My story development process is often triggered by something else than a personal experience. It can be an image, a thought, a sentence, a conversation I overheard in a coffee shop or restaurant, or a real-life person I briefly met. Anything that everyday life offers can create enough curiosity and emotional connection to set me off on the character development journey. From the initial idea, though, anything and everything can happen. During the development, the character can change so much that finding a resemblance to the idea that brought that character to life or finding a connection to my own experience might be tricky.

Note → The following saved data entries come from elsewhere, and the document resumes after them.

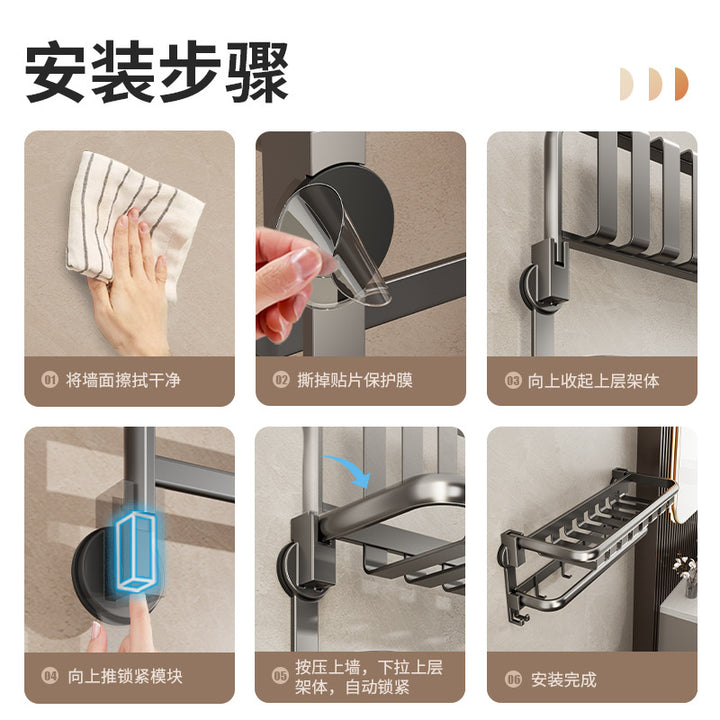 安装步骤

01 将墙面擦拭干净

02 撕掉贴片保护膜

03 向上收起上层架体

04 向上推锁紧模块

05 按压上墙，下拉上层架体，自动锁紧

06 安装完成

Writing about characters and stories that don’t come from our personal experiences is what we do. Our stories will come to life with a little bit of innovation and plenty of imagination combined with some solid research.

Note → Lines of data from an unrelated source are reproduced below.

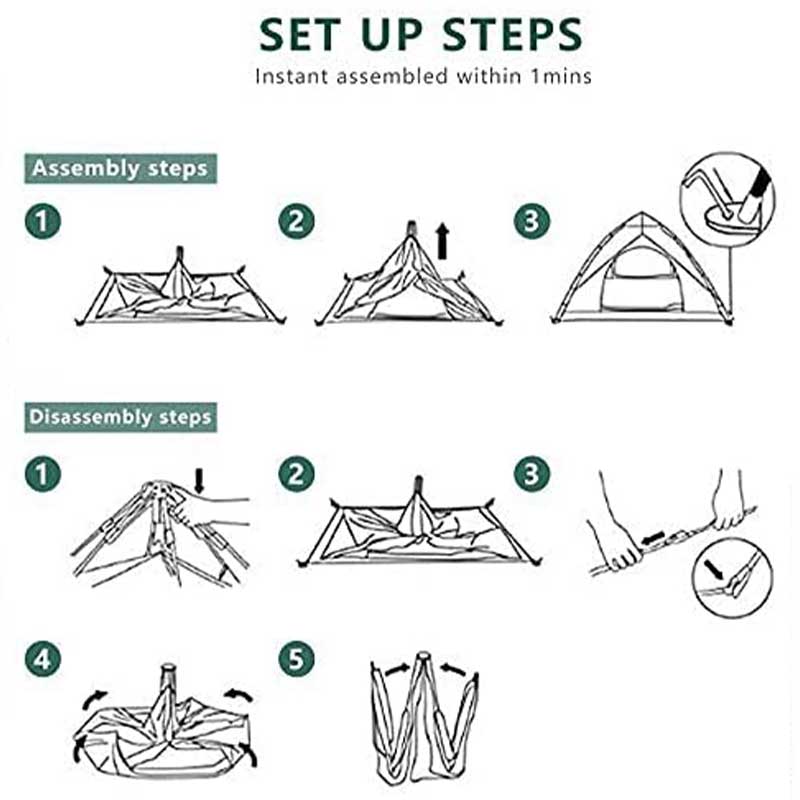 SET UP STEPS
Instant assembled within 1mins

Assembly steps

1

2

3

Disassembly steps

1

2

3

4

5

We connect to our writing powers through various sources and walking in our character’s shoes is just one of many ways to connect with our characters. At least, that has been my writing experience.

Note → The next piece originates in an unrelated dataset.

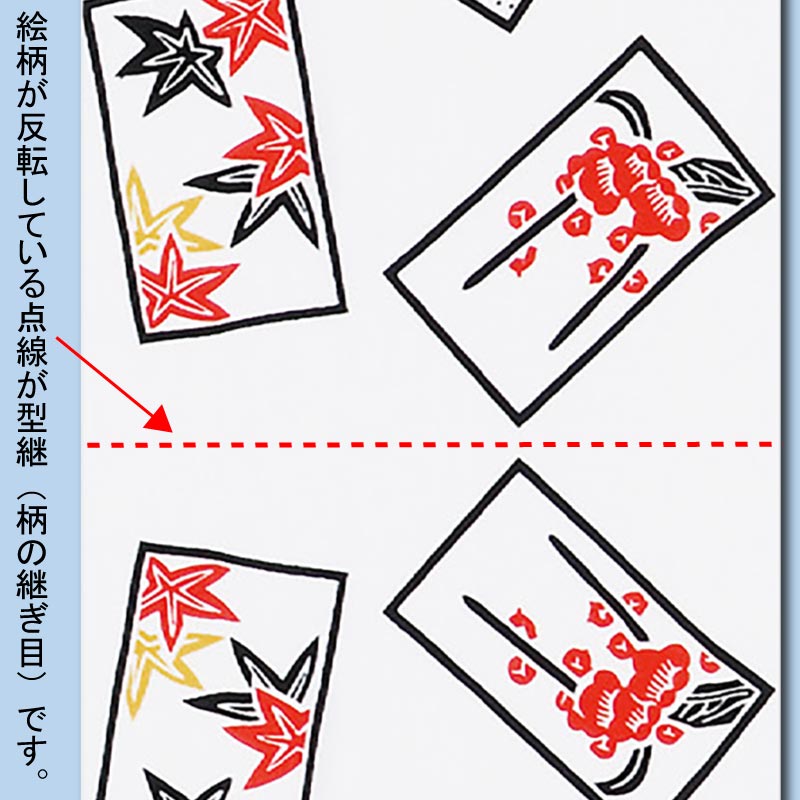 絵柄が反転している点線が型継（柄の継ぎ目）です。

What about your writing process? Do you need to put yourself in your character’s shoes to develop your character?

 Top Tips

  1. If you have fascinating characters but don’t have a story for them, put them aside and wait for the right story to come your way. I waited over ten years for the right story for Maggie and Patrick to arrive.
  • I often write into my scripts a character that I genuinely hate. A character that is built on cliches and is very unlikable. I call them wooden characters. During the re-writes, I will either get rid of that character altogether or add more substance to them, so they’re more dimensional and relatable than a stick figure they were created to be. Creating a “wooden icky character” allows me to get all the character cliches out of my system.
  • Recently I came to realise that my beginnings aren’t as powerful as I would like. However, permitting myself to write wobbly and clumsy sentences gives me flexibility. It allows my writing to become more impactful right from the start without the weak, long-winded opening. In short, the weakest link must go, which means deleting the beginning of my articles or blogs, if they don’t sit well with the rest of the text.

Recommendations

Seven Psychopaths” is a brilliant film about a struggling screenwriter whose best friend engages him in real-life experiences to unlock his creativity. This film is a perfect example of walking in your character’s shoes. Would I like to be a part of Marty’s experience in real life? Definitely not! Does that make me a less imaginative, creative writer? I don’t think so!